Great Britain

Ghislaine Maxwell makes third attempt at bail on sex charges

Ghislaine Maxwell a British socialite awaiting trial on charges that she recruited teenage girls for Jeffrey Epstein to sexually abuse, says she’ll renounce her U.K. and French citizenships if she can be freed on bail according to a court filing Tuesday.

Maxwell’s attorneys made the offer in a third try at getting Maxwell out of jail before a trial scheduled for July in Manhattan federal court.

A judge has previously rejected two bail attempts, including a $28.5 million bail release proposal in December.

As part of the latest bail proposal, defense attorneys wrote that they will put the bulk of the $22.5 million estate belonging to Maxwell and her still-unidentified husband into a special account to be overseen by an “asset manager” — a former federal judge and U.S. attorney from Georgia. The deal would set aside about a half-million dollars for living expenses and over $7 million for legal fees.

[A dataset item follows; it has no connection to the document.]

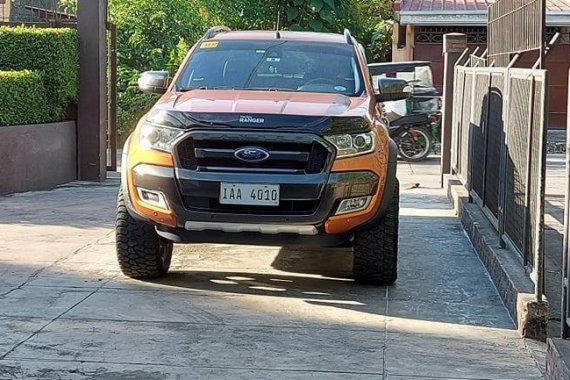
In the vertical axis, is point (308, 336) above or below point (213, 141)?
below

The 59-year-old was arrested seven months ago on charges alleging she recruited three girls for Epstein to abuse in the mid-1990s. She has pleaded not guilty.

Epstein, her one-time boyfriend, killed himself in a Manhattan federal lockup in August 2019 as he awaited trial on sex trafficking charges.

Maxwell's lawyers say the new proposed bail package would resolve some of the concerns that previously got proposals rejected, including a failure to show Maxwell would not be able to access her assets to flee or rely on her citizenship of France, which would not extradite her to the U.S. Maxwell also holds U.S. citizenship.

The lawyers also wrote that they hoped a dozen separate arguments recently made to get the criminal charges against their client thrown out or reduced would also affect any bail decision.

The challenges included claims that Maxwell should benefit from a non-prosecution agreement Epstein signed with federal prosecutors a dozen years ago and claims that coronavirus crackdowns forced a suburban grand jury to return her indictment, depriving her of the diversity of a Manhattan-based panel.

“These motions significantly call into question the strength of the government’s case against Ms. Maxwell and the underlying justification for continued detention,” the lawyers wrote.

The lawyers also wrote that Maxwell has been the victim of “vicious slurs, persistent lies, and blatant inaccuracies” and has been “depicted as a cartoon-character villain in an attempt to turn her into a substitute replacement for Jeffrey Epstein.”

They added: “Yet, Ms. Maxwell is determined — and welcomes the opportunity — to face her accusers at trial and clear her name.”

Prosecutors declined to comment through a spokesperson.